As for your question, however, I can steal the slogan of the Staples office supply chain and declare “Yeah, we’ve got that.”  I actually did a column on this question back in 1999, which is, even as we speak, snoozing peacefully in my online archives at www.word-detective.com.  But 1999 was a long time ago, so it can’t hurt to revisit the topic.

The reason you didn’t notice the answer to your question in our archives is that the phrase is properly spelled “scot-free,” with only one “t.”  That correction, of course, raises the next question many folks have about “scot-free,” which is its relation to Scotland (and the Scots who live there).  There isn’t one.  Really.  No connection whatsoever.

The “scot” in “scot-free” is an English word taken from Old Norse, where it meant “tax or assessment.”  In the Middle Ages in England, each town levied a general tax on residents which was called the “scot.”  If for some reason a citizen was ruled exempt from the tax, he was said to  go “scot-free.”  This tax-related literal sense of the phrase first appeared in the 13th century.  But by the 16th century “scot-free” was being used in its more general modern sense of “exempt from punishment, responsibility or blame” (“She should not, for all the trouble she has cost you, go away scot-free,” 1740).

Speaking of words that sound as if they must have something to do with Scotland but don’t, “scotch,” meaning “to abruptly deflate or disprove” a rumor or theory, is another.
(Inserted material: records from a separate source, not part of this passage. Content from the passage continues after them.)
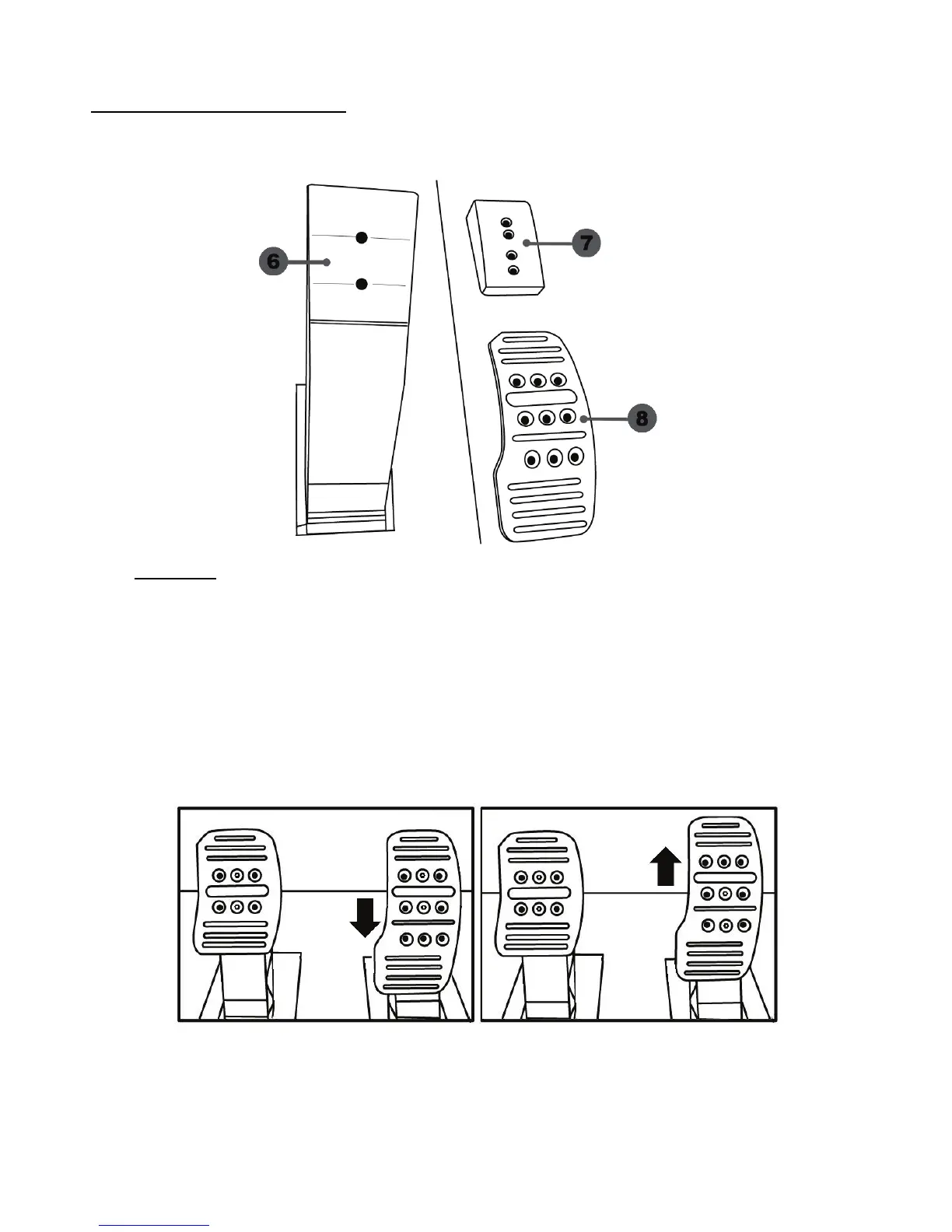 6

7

8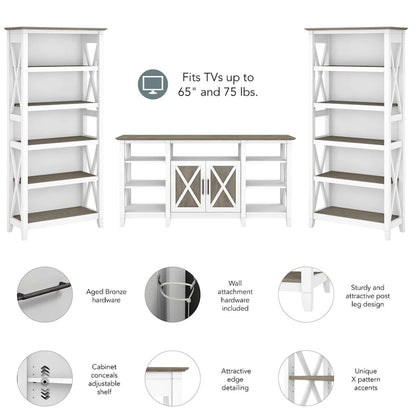 Fits TVs up to 65" and 75 lbs.

Aged Bronze hardware

Wall attachment hardware included

Sturdy and attractive post leg design

Cabinet conceals adjustable shelf

Attractive edge detailing

Unique X pattern accents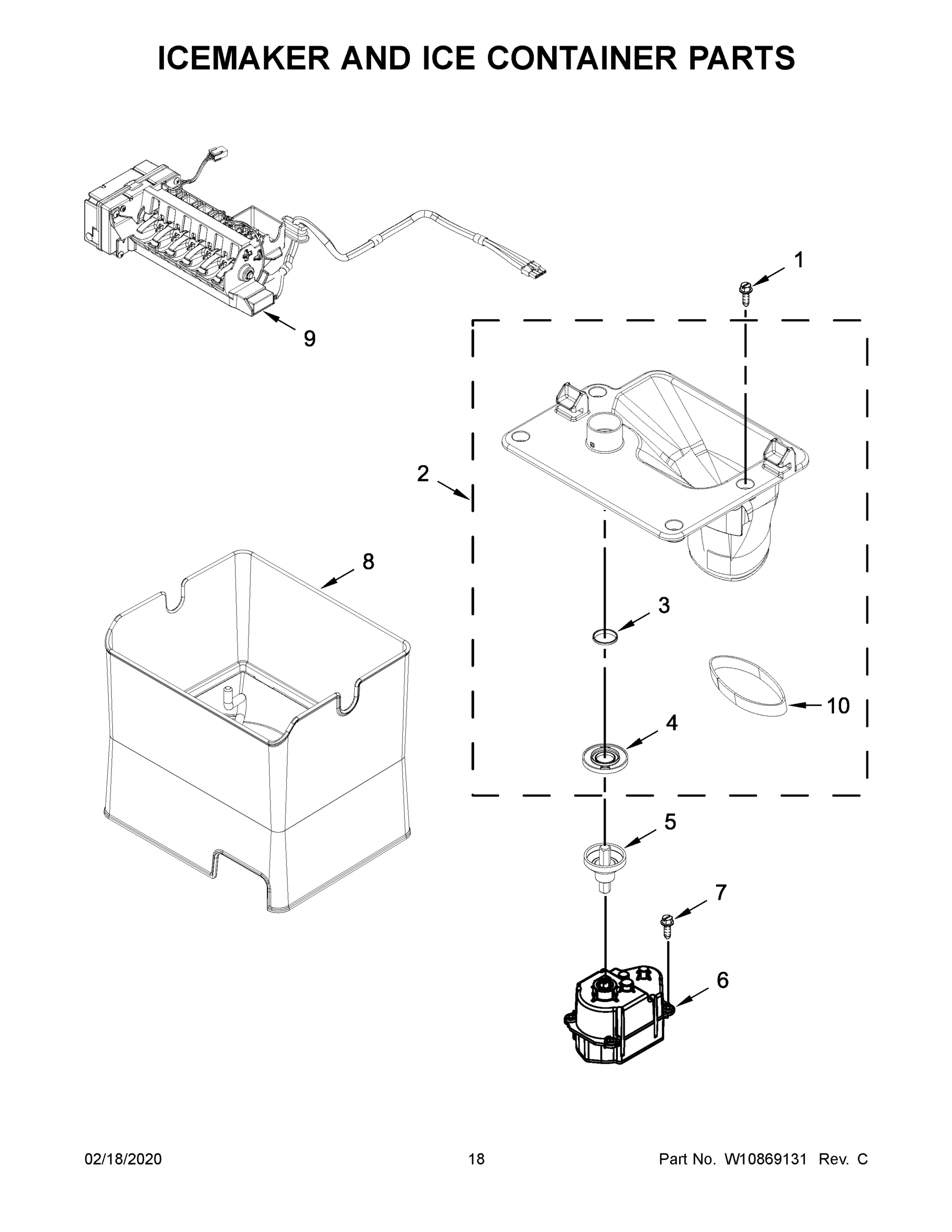 ICEMAKER AND ICE CONTAINER PARTS

1

9

2

8

3

10

4

5

7

6

02/18/2020 18 Part No. W10869131 Rev. C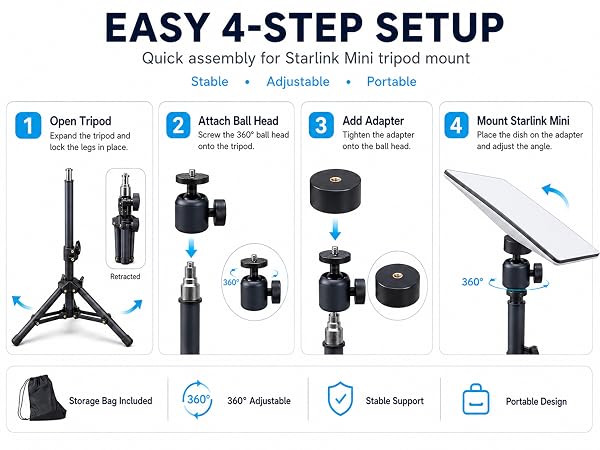 EASY 4-STEP SETUP

Quick assembly for Starlink Mini tripod mount

Stable • Adjustable • Portable

1 Open Tripod
Expand the tripod and lock the legs in place.

Retracted

2 Attach Ball Head
Screw the 360° ball head onto the tripod.

360°

3 Add Adapter
Tighten the adapter onto the ball head.

4 Mount Starlink Mini
Place the dish on the adapter and adjust the angle.

360°

Storage Bag Included

360°

360° Adjustable

Stable Support

Portable Design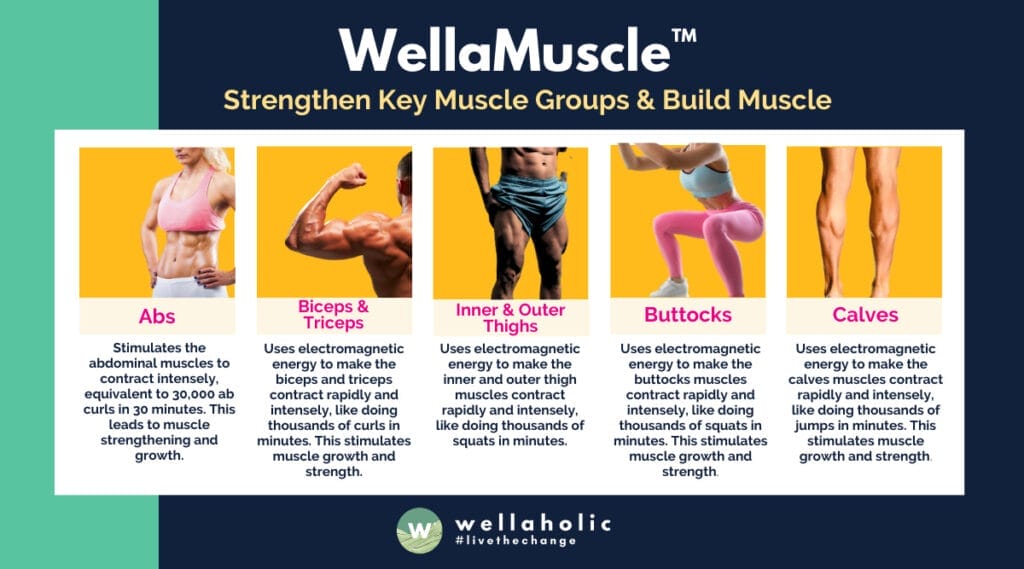 WellaMuscle™

Strengthen Key Muscle Groups & Build Muscle

Abs

Stimulates the abdominal muscles to contract intensely, equivalent to 30,000 ab curls in 30 minutes. This leads to muscle strengthening and growth.

Biceps & Triceps

Uses electromagnetic energy to make the biceps and triceps contract rapidly and intensely, like doing thousands of curls in minutes. This stimulates muscle growth and strength.

Inner & Outer Thighs

Uses electromagnetic energy to make the inner and outer thigh muscles contract rapidly and intensely, like doing thousands of squats in minutes.

Buttocks

Uses electromagnetic energy to make the buttocks muscles contract rapidly and intensely, like doing thousands of squats in minutes. This stimulates muscle growth and strength.

Calves

Uses electromagnetic energy to make the calves muscles contract rapidly and intensely, like doing thousands of jumps in minutes. This stimulates muscle growth and strength.

W wellaholic #livethechange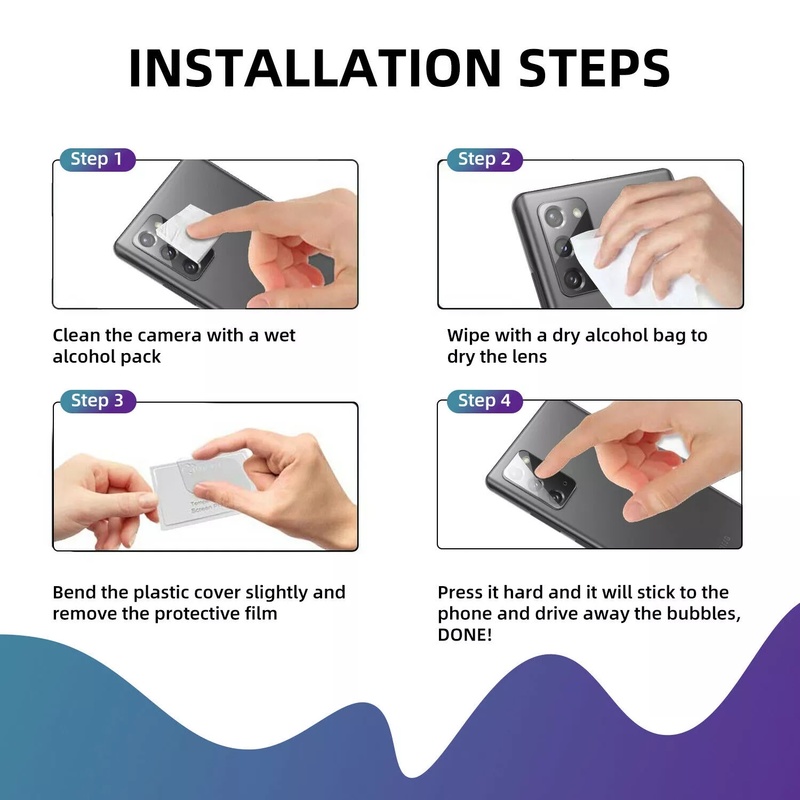 INSTALLATION STEPS

Step 1

Clean the camera with a wet alcohol pack

Step 2

Wipe with a dry alcohol bag to dry the lens

Step 3

Bend the plastic cover slightly and remove the protective film

Step 4

Press it hard and it will stick to the phone and drive away the bubbles, DONE!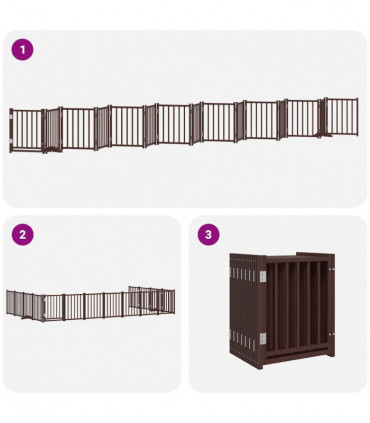 1

2

3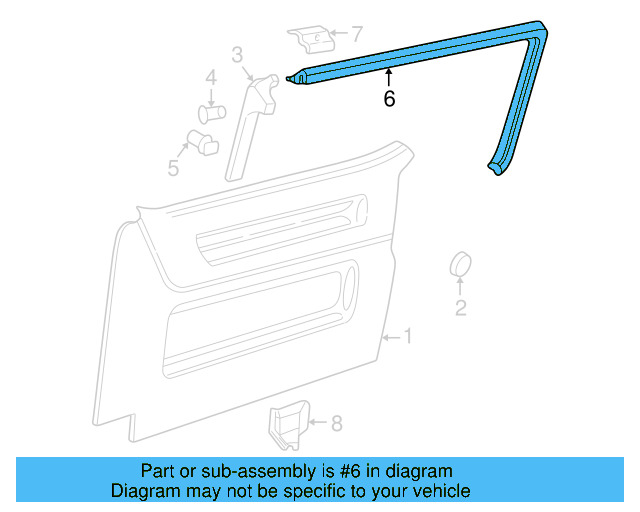 7
3
4
6
5
2
1
8

Part or sub-assembly is #6 in diagram
Diagram may not be specific to your vehicle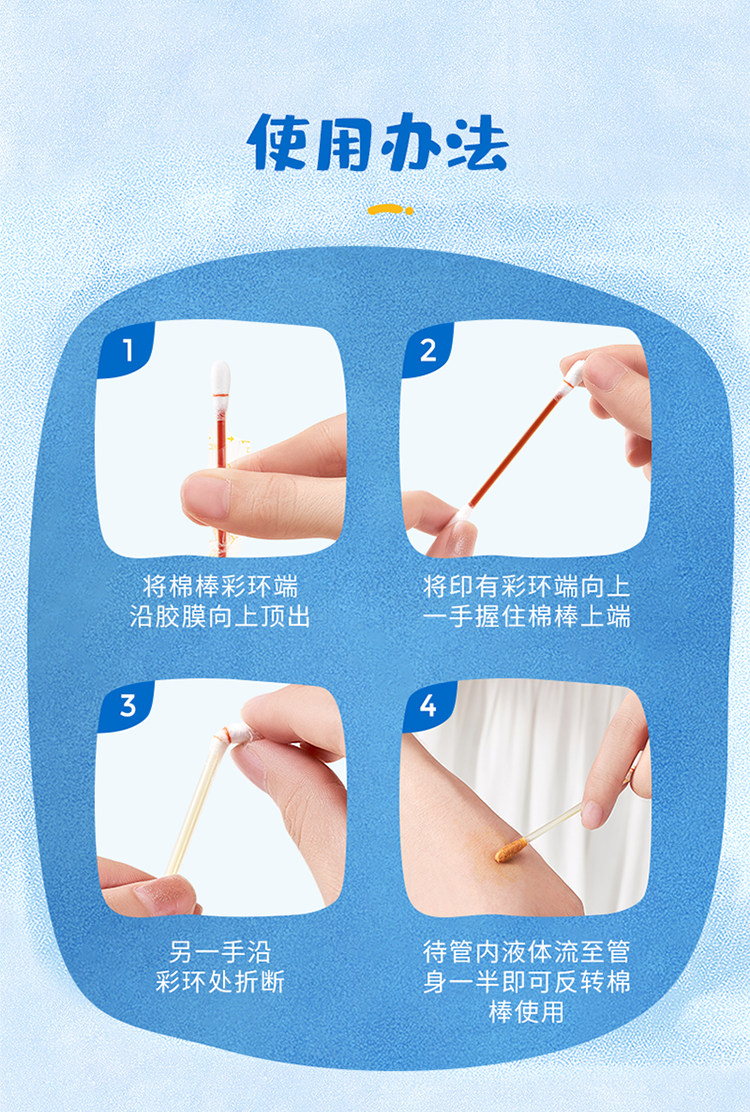 使用办法

1
将棉棒彩环端沿胶膜向上顶出

2
将印有彩环端向上一手握住棉棒上端

3
另一手沿彩环处折断

4
待管内液体流至管身一半即可反转棉棒使用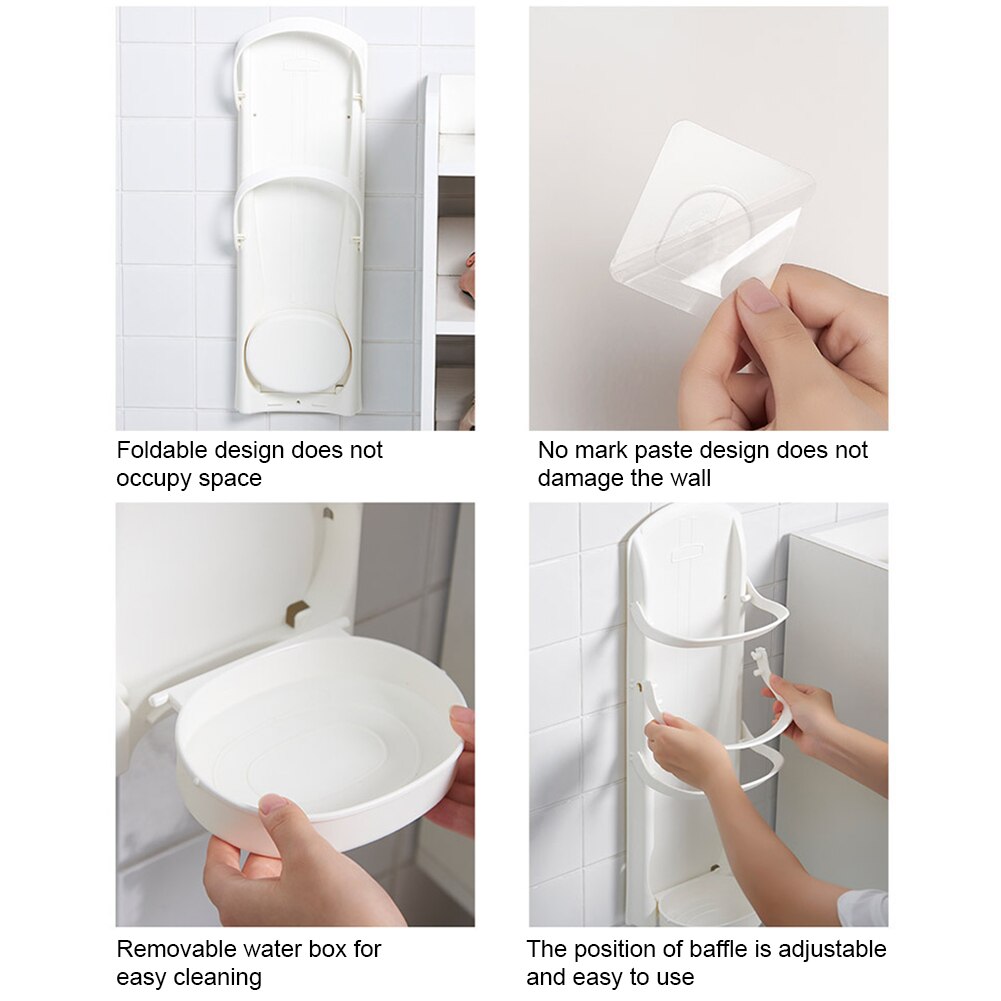 Foldable design does not occupy space

No mark paste design does not damage the wall

Removable water box for easy cleaning

The position of baffle is adjustable and easy to use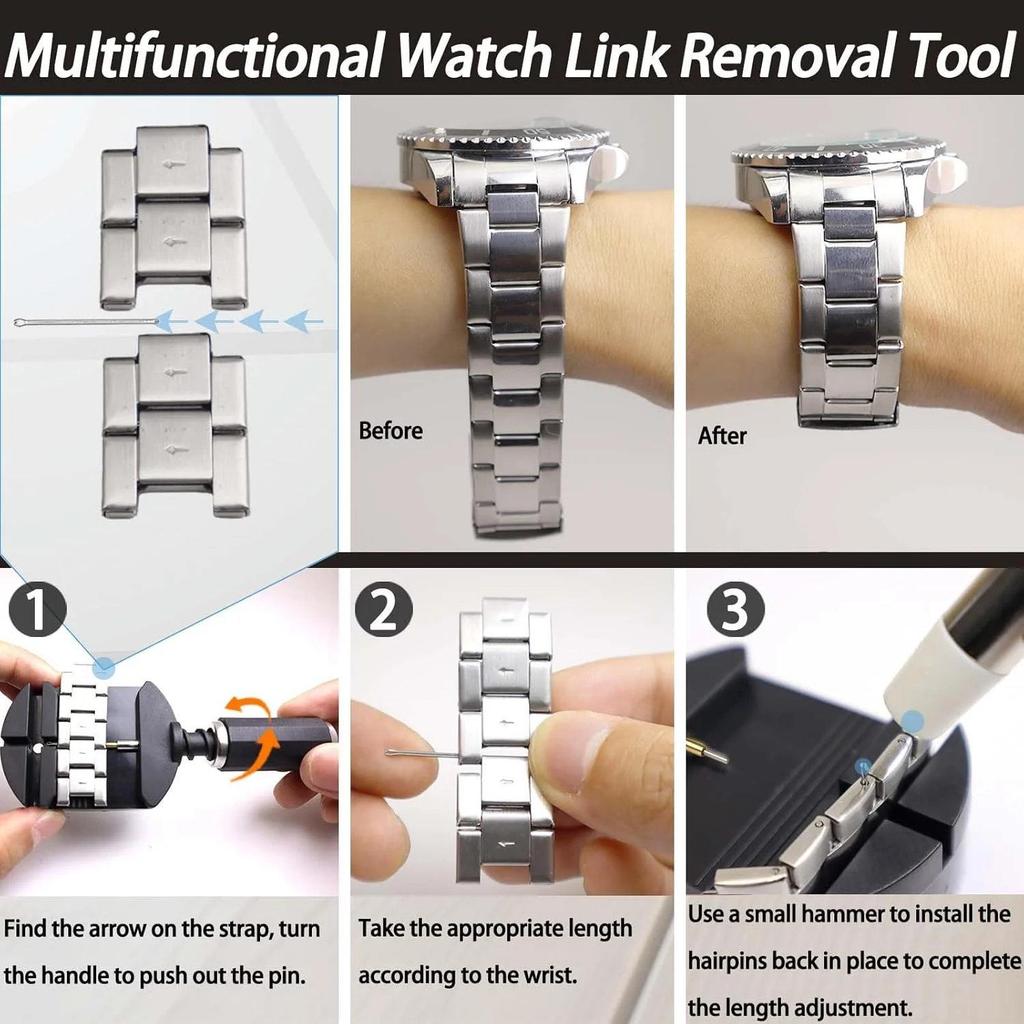 Multifunctional Watch Link Removal Tool

Before

After

1

2

3

Find the arrow on the strap, turn the handle to push out the pin.

Take the appropriate length according to the wrist.

Use a small hammer to install the hairpins back in place to complete the length adjustment.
This “scotch” comes from the Old French word “escocher,” meaning “to cut.” In this case it meant to “cut out” or destroy a rumor. It is, in fact, the same non-Scottish “scotch” as is found in the name of the children’s game “hopscotch,” referring to the playing lines cut into or drawn on the ground.  And while we’re at it, butterscotch candy doesn’t come from you-know-where. It’s called that because it is made from butter and used to be cut (“scotched”) into small pieces.